The families of two Americans imprisoned in China for more than ten years are appealing to the US president. Donald Trump to personally intervene with Chinese leader Xi Jinping to secure their release at the bilateral summit scheduled for this week.
The inmates involved are Dawn Michelle Hunt, a former flight attendant and artist from the Chicago area, and Nelson Wells Jr., a father of three from Louisiana. Both were convicted of drug trafficking after, according to their relatives, being caught up in separate "blind drug mule" cases, where people transport narcotics without their knowledge.
The families say the health of the two prisoners has deteriorated significantly over the years of detention and hope that Donald Trump will take advantage of his meeting with Xi Jinping to demand their release on humanitarian grounds.
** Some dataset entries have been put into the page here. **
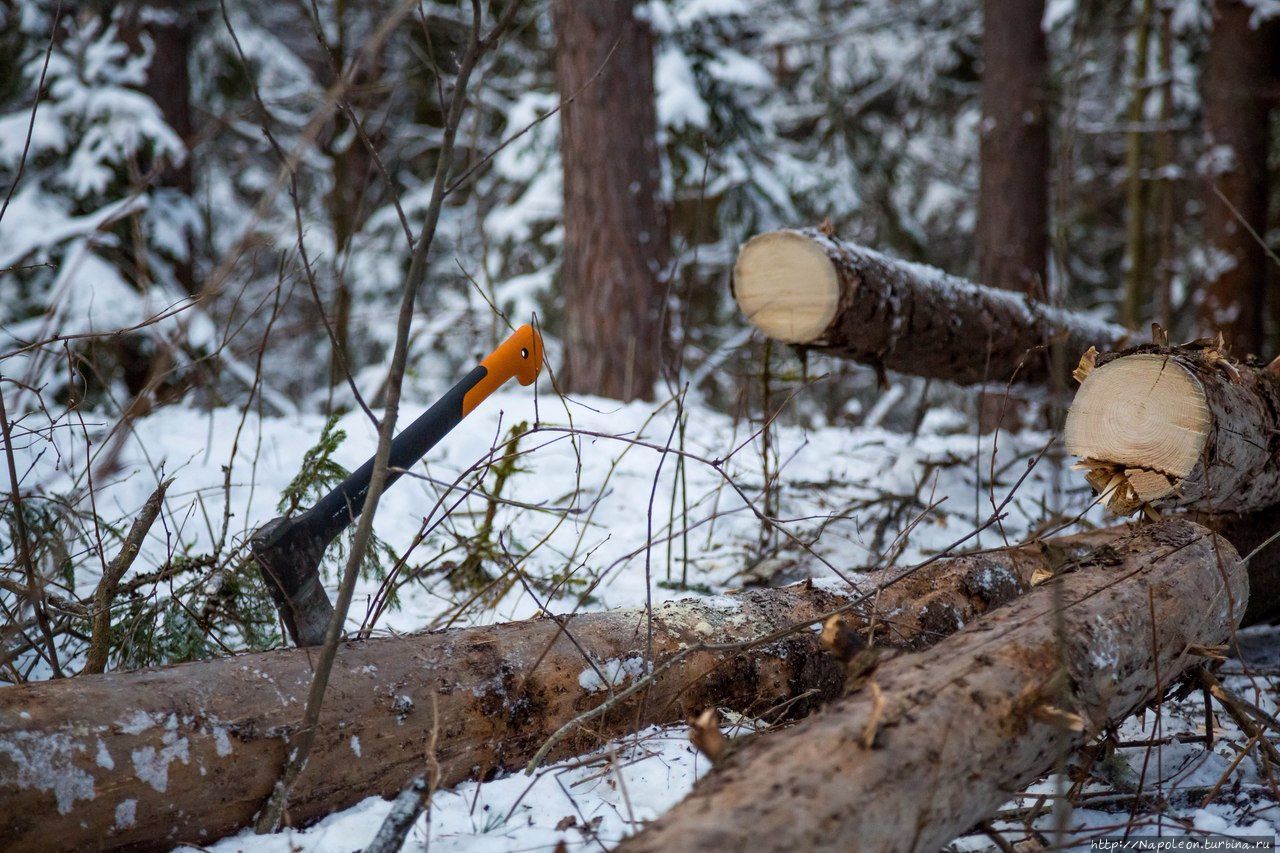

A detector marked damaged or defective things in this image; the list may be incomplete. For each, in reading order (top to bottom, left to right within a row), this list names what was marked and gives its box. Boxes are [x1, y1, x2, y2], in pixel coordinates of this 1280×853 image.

splintered wood [1064, 343, 1280, 512]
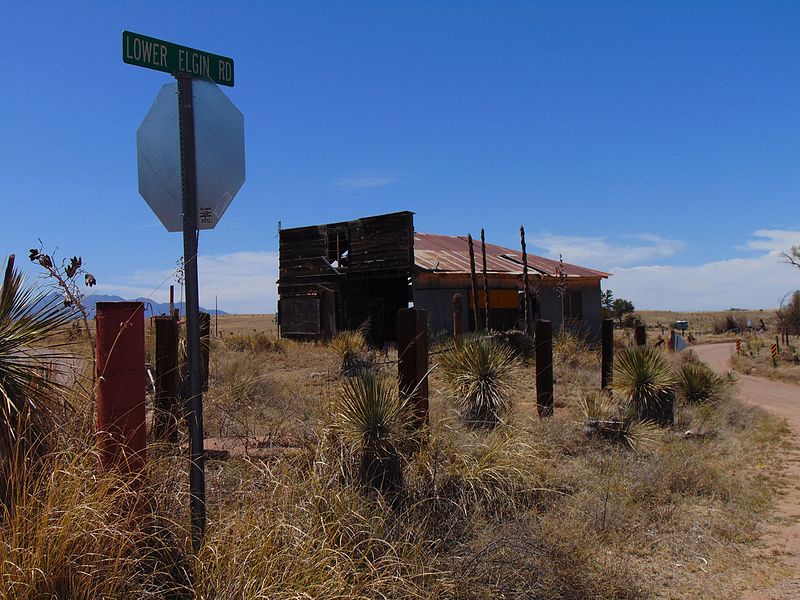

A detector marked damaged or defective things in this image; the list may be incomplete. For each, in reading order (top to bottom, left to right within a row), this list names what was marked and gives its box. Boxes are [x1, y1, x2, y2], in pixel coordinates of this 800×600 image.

rusty corrugated metal roof [416, 232, 608, 278]
broken roof section [416, 232, 608, 278]
rusty metal fence post [96, 304, 147, 478]
rusty metal fence post [396, 310, 428, 432]
rusty metal fence post [536, 318, 552, 418]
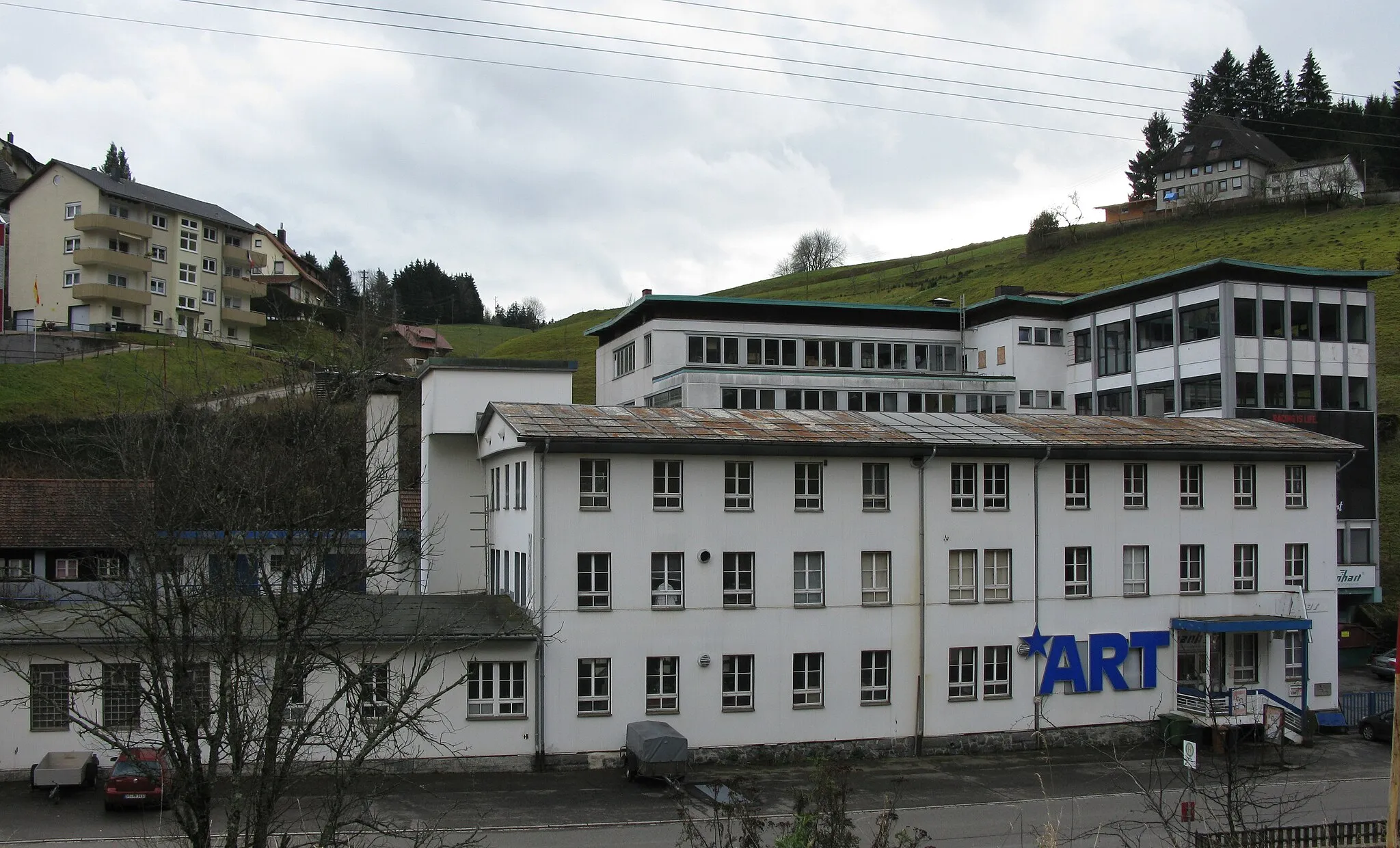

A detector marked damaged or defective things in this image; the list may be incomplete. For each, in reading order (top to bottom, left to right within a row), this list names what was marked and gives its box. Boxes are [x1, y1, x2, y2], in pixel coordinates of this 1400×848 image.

For the American president, who has often presented himself as a negotiator capable of bringing back American citizens detained abroad, such a breakthrough would represent a symbolic diplomatic success in a summit that may produce few concrete results on major international issues.
Discussions between Washington and Beijing are expected to focus on trade tensions, Iran, issues related to Taiwan, and economic cooperation between the two powers.
According to Reuters, Beijing may see the release of the two Americans as a low-cost diplomatic gesture that could temporarily improve relations with the Trump administration, while relations between the two countries remain strained on many strategic issues.
The cases of foreign nationals detained in China are regularly at the heart of diplomatic discussions between Beijing and Western countries, with several governments accusing Chinese authorities of using certain detentions as political leverage in their international relations.